Он повернулся, вглядываясь в темноту.
У одной из дверей темнела фигура.
— Назови свое имя! — резко воскликнул он.
Человек выпрямился, сделал несколько шагов вперед, но ничего не сказал.
— Подойди и назови свое имя! — рявкнул стражник с мечом наизготовку.
— Именем Господа, — прозвучал хриплый и вкрадчивый голос, — сперва ты назови свое!
Удивленный, молодой человек сказал:
— Я Лициний, тессерарий дворцовой стражи. А теперь ты представься! — Произнося свое только что полученное звание, Лициний не мог сдержать гордости. В императорской армии Древнего Рима тессерарием назывался человек, который ежедневно получал от своего генерала тессеру — записку с паролем дня. В дворцовой же страже это звание носил дежурный офицер.
— Я — брат Аон Дуйне, — произнес человек, шепеляво, как говорят чужеземцы, и шагнул вперед, так что при свете фонаря можно было увидеть его лицо. Лициний заметил, что незнакомец был полноват и говорил отдуваясь, как бывает при болезнях дыхания или после скорого бега.
Лициний с подозрением оглядел монаха и дал знак подойти ближе, так чтобы фонарь осветил его полностью. У брата Аона Дуйне оказалось круглое, как луна, лицо и необычная тонзура, на ирландский манер: спереди голова была выбрита по линии от уха до уха, а сзади волосы оставались длинными.
— Брат… Айн-Дина? — Он попытался повторить имя, которое назвал ирландец.
Тот, улыбнувшись, кивнул.
— Что ты здесь делаешь в такое время? — спросил юноша.
Немолодой полноватый монах развел руками.
— Я здесь работаю, тессерарий, — кивнул он на здание позади себя.
— Ты был там, в маленьком дворе? — спросил Лициний, указав коротким мечом в переулок.
Луноликий монах удивленно моргнул и посмотрел на него с недоумением.
— Почему я должен был там быть?
Лициний раздраженно вздохнул.
— Потому что буквально только что я гнался за кем-то по этому переулку. Ты хочешь сказать, что это был не ты?
Монах энергично замотал головой.
— Я все это время был у своего пюпитра и только сейчас покинул келью. И как только я вышел за порог, ты заговорил со мной.
Лициний убрал меч в ножны и в растерянности провел рукой по лбу.
— И ты никого не видел? Никто здесь не пробегал?
Монах снова уверенно замотал головой.
— До того, как пришел ты и велел мне назвать свое имя, никого не было.
— Тогда прости меня, брат, и возвратись к своему труду.
Толстый монах на мгновение задержался, чтобы поклониться в знак благодарности, и устремился прочь, стуча подошвами сандалий, через двор и дальше, сквозь арку, в город.
Один из стражников у главных ворот, декурион, подошел посмотреть, что случилось.
— А, это ты, Лициний. Что происходит?
Лициний досадливо поморщился.
— Кто-то шастал там в малом дворе, Марк. Я кинулся за ним и пригнал его сюда, но он, похоже, выкрутился.
— А зачем было за кем-то гнаться, Лициний? — Декурион по имени Марк хихикнул. — Что худого в том, что кто-то зашел в малый двор в этот час, как, впрочем, и в любое другое время?
Лициний мрачно посмотрел на товарища. Все досадно и некстати, а свежее повышение в особенности.

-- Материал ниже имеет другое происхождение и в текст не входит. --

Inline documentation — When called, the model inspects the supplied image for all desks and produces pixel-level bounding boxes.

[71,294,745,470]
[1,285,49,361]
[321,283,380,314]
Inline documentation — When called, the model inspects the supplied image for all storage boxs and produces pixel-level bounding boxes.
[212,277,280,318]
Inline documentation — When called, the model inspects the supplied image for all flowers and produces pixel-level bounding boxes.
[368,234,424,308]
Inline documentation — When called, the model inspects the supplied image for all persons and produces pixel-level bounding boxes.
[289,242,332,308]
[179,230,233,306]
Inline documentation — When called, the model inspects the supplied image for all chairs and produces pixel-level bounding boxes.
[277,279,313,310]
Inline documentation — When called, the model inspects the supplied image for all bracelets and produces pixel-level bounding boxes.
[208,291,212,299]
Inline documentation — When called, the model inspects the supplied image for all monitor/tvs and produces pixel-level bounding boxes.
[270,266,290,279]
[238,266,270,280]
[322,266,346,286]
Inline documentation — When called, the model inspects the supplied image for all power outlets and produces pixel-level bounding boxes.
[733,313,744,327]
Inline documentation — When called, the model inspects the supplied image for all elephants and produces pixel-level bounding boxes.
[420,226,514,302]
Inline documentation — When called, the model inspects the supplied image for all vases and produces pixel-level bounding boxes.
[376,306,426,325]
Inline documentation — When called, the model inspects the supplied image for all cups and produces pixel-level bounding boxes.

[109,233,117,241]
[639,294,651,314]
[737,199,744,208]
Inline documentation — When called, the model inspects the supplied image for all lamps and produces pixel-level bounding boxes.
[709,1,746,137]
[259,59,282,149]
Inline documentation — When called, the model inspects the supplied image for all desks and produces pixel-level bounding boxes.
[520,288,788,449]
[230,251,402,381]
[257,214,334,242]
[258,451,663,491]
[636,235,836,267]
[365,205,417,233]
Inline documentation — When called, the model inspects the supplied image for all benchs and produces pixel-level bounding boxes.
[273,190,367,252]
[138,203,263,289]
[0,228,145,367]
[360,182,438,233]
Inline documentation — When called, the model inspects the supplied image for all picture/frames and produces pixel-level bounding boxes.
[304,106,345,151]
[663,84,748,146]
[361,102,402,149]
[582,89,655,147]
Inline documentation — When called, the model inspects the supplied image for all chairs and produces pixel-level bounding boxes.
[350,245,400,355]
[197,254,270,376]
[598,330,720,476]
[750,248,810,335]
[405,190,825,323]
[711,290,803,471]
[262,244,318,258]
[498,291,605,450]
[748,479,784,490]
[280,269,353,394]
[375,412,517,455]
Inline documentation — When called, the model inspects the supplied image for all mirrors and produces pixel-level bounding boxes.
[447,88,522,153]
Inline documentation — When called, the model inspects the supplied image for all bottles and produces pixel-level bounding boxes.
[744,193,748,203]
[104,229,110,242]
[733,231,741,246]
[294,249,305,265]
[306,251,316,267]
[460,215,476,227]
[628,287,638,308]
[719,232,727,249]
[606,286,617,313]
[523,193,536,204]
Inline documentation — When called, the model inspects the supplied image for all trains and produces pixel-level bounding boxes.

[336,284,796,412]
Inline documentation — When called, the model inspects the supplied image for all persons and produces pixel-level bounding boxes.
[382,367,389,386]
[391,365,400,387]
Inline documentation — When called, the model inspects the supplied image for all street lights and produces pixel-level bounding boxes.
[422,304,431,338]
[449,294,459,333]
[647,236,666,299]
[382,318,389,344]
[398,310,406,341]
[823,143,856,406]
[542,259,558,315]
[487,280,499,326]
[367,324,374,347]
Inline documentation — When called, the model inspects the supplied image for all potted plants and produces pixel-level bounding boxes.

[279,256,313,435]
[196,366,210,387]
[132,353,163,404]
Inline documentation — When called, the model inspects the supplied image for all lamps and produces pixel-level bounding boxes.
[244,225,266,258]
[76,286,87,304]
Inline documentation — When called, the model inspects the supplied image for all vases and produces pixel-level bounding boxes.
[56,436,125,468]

— Как — что худого? Там же domus hospitale, палаты гостей. А у Его Святейшества сейчас почтенные гости — епископы и настоятель из далеких саксонских королевств. Их мне приказано охранять с особым рвением, ведь говорят, что у саксов есть в Риме враги. Мне велели допрашивать каждого, кто будет вести себя подозрительно поблизости от покоев.
Второй стражник фыркнул.
— Хм, а я думал, саксы все еще язычники. — Помолчав, он указал в том направлении, куда скрылся монах: — А кого ты только что допрашивал? Это был не он? Не тот самый подозрительный тип?
— Это был ирландский монах. Брат Айн-Дина — так он назвал себя. Так получилось, что он как раз вышел из кельи, где работал, а я решил, что это тот, за кем я гнался. Но он никого не видел.
Декурион криво усмехнулся.
— Эта дверь ведет не в келью, а в кладовую сакеллария, казначея Его Святейшества. И она всегда была заперта на замок, по крайней мере, с тех пор, как я здесь на страже.
Лициний ошарашенно посмотрел на товарища, схватил со стены факел и пошел к двери, из которой якобы вышел монах. Ржавые засовы и замок подтвердили слова Марка. И тут тессерарий Лициний высказался так, как едва ли подобает офицеру стражи дворца Его Святейшества.